The staurogyne repens (which weren't in the pictures) seem fine, but they appear to get uprooted surprisingly easily sometimes, but I think they're grasping onto the substrate better now.


----------



## Mr. Bean (Jul 10, 2016)

Those more experienced than I may disagree, but I planted a field of dwarf hair grass six weeks ago, but put root tabs every 4-5 inches (NilocG clay with macros) and no micro ferts in the water column at all for a month and they spread pretty quickly. LIke someone else mentioned earlier...I don't see a problem, at least with the pics you provided. I would note as well that your substrate is pretty hefty for these tiny root systems to get traction in.


----------



## Aenglaan (Apr 29, 2016)

Mr. Bean said:


> Those more experienced than I may disagree, but I planted a field of dwarf hair grass six weeks ago, but put root tabs every 4-5 inches (NilocG clay with macros) and no micro ferts in the water column at all for a month and they spread pretty quickly. LIke someone else mentioned earlier...I don't see a problem, at least with the pics you provided. I would note as well that your substrate is pretty hefty for these tiny root systems to get traction in.

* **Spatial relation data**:
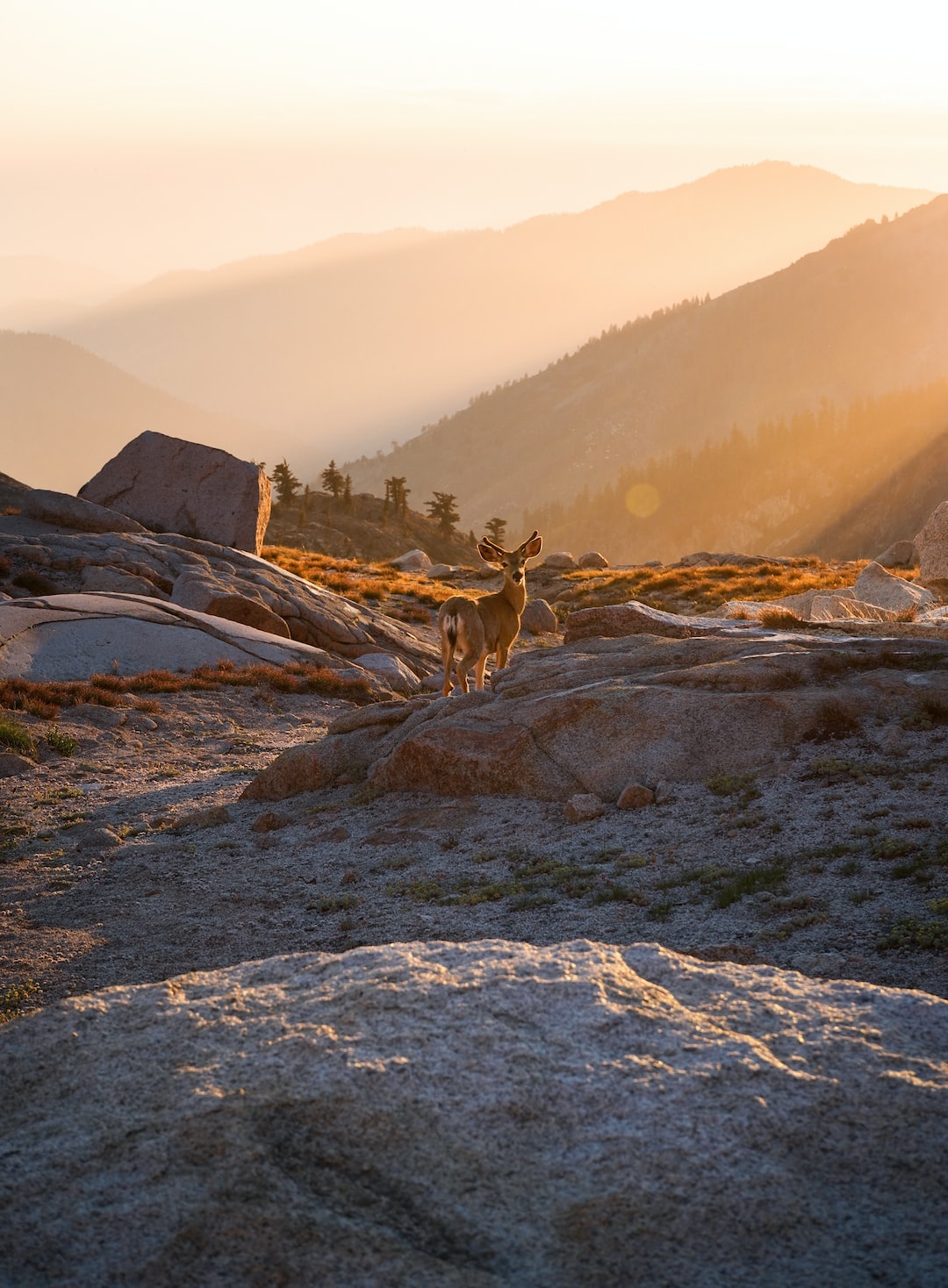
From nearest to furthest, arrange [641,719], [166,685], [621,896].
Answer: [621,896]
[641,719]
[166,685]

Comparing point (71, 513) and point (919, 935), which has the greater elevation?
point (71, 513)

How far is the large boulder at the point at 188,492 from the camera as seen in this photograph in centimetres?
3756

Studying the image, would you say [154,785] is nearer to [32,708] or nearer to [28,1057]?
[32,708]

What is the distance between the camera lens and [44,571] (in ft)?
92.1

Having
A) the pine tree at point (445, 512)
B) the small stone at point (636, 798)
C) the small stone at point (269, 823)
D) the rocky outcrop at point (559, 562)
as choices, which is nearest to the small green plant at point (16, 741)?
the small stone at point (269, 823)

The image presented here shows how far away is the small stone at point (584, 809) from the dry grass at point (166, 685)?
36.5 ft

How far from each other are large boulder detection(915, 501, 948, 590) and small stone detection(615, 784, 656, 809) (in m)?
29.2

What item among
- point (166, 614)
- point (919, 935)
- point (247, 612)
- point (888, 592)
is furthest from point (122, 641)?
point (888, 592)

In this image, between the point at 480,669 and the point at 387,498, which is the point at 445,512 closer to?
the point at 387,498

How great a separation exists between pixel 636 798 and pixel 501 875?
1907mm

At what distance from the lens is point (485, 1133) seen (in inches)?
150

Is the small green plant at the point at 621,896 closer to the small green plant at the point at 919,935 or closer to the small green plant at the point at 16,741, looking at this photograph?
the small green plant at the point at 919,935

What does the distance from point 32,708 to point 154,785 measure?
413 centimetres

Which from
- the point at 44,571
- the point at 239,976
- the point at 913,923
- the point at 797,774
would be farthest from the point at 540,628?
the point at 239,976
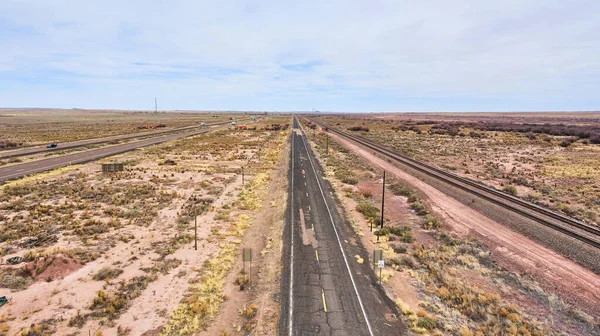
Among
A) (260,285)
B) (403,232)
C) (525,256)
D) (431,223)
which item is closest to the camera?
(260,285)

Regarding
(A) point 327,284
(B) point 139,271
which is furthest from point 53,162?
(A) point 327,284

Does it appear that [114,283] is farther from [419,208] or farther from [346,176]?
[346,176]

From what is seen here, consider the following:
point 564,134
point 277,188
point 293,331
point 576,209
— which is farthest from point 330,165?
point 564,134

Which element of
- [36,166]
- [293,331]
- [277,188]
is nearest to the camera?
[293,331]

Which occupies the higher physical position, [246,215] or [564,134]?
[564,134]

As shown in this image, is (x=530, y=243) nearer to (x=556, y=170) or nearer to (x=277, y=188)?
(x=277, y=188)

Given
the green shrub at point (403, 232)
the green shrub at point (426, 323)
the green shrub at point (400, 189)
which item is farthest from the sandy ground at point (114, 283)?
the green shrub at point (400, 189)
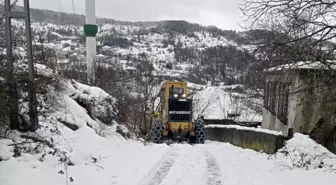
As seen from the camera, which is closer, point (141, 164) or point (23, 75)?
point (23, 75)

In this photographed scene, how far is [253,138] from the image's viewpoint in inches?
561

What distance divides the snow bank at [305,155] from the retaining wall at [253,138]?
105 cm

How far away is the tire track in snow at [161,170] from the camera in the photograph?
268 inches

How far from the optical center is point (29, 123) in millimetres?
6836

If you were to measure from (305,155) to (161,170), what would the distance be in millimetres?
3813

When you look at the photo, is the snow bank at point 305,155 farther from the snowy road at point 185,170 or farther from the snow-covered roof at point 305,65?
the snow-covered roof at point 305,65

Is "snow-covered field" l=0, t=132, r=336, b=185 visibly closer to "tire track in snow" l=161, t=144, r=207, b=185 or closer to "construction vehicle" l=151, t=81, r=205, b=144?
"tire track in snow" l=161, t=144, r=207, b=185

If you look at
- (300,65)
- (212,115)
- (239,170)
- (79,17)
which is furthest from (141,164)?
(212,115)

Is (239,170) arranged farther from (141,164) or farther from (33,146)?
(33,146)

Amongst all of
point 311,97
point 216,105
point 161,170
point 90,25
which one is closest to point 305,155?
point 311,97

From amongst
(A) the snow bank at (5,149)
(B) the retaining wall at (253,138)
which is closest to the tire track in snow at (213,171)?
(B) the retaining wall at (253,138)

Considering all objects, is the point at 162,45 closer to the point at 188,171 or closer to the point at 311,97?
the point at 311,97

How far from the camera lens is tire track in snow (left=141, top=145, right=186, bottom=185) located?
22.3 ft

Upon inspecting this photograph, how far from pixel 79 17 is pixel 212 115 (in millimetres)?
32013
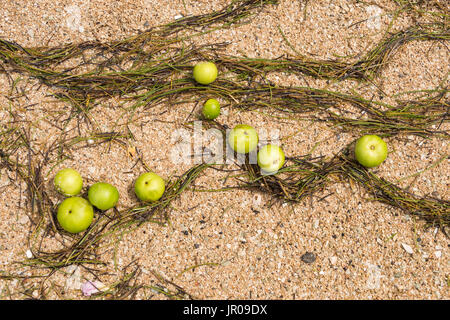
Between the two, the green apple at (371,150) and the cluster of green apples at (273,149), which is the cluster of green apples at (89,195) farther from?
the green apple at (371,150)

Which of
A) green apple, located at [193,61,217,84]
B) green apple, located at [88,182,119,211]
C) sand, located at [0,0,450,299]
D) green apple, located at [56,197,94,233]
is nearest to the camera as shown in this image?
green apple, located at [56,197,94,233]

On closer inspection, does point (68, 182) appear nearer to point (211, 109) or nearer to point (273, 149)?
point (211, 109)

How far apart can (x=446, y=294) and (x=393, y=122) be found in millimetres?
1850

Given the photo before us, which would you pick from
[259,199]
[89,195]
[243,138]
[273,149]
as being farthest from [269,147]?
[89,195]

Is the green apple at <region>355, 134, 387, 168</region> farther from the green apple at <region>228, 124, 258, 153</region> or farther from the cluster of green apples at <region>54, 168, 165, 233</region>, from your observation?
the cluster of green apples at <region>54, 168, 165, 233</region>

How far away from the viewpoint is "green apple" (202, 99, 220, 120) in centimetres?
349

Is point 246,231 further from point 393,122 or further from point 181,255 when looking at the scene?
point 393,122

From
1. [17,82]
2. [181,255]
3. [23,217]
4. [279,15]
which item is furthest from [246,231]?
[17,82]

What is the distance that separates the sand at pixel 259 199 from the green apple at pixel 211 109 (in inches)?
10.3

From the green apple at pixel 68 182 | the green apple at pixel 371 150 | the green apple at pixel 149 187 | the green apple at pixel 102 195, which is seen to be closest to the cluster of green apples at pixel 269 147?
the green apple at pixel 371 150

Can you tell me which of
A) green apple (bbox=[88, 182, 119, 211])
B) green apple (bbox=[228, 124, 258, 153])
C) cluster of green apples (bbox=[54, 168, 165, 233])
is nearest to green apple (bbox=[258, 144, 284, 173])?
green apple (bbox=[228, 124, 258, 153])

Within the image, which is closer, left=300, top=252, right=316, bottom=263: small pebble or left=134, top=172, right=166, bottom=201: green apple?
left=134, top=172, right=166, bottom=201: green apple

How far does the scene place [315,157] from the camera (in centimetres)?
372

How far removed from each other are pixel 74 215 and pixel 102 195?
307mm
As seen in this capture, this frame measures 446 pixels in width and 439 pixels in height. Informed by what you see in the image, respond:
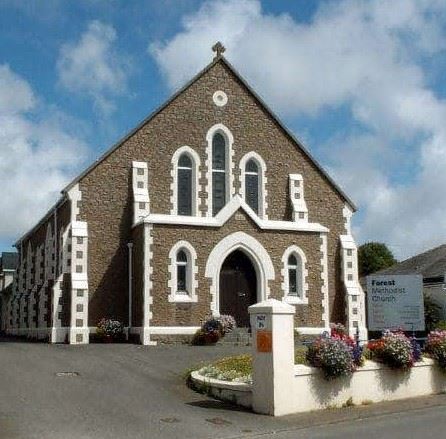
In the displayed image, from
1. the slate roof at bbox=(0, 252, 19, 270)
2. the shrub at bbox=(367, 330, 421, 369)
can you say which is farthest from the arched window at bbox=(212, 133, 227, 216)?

* **What to work on**:
A - Repeat the passage of the aquarium plant thread starting at "## Mr. Bean" and ending at "(Apr 29, 2016)".
B - In the aquarium plant thread, how far apart did Mr. Bean put root tabs when planting dwarf hair grass?
The listing is material apart from the aquarium plant thread.

* **Full solutions**:
A -
## Mr. Bean (Jul 10, 2016)

Those more experienced than I may disagree, but I planted a field of dwarf hair grass six weeks ago, but put root tabs every 4-5 inches (NilocG clay with macros) and no micro ferts in the water column at all for a month and they spread pretty quickly. LIke someone else mentioned earlier...I don't see a problem, at least with the pics you provided. I would note as well that your substrate is pretty hefty for these tiny root systems to get traction in.


----------



## Aenglaan (Apr 29, 2016)

B - Every 4-5 inches.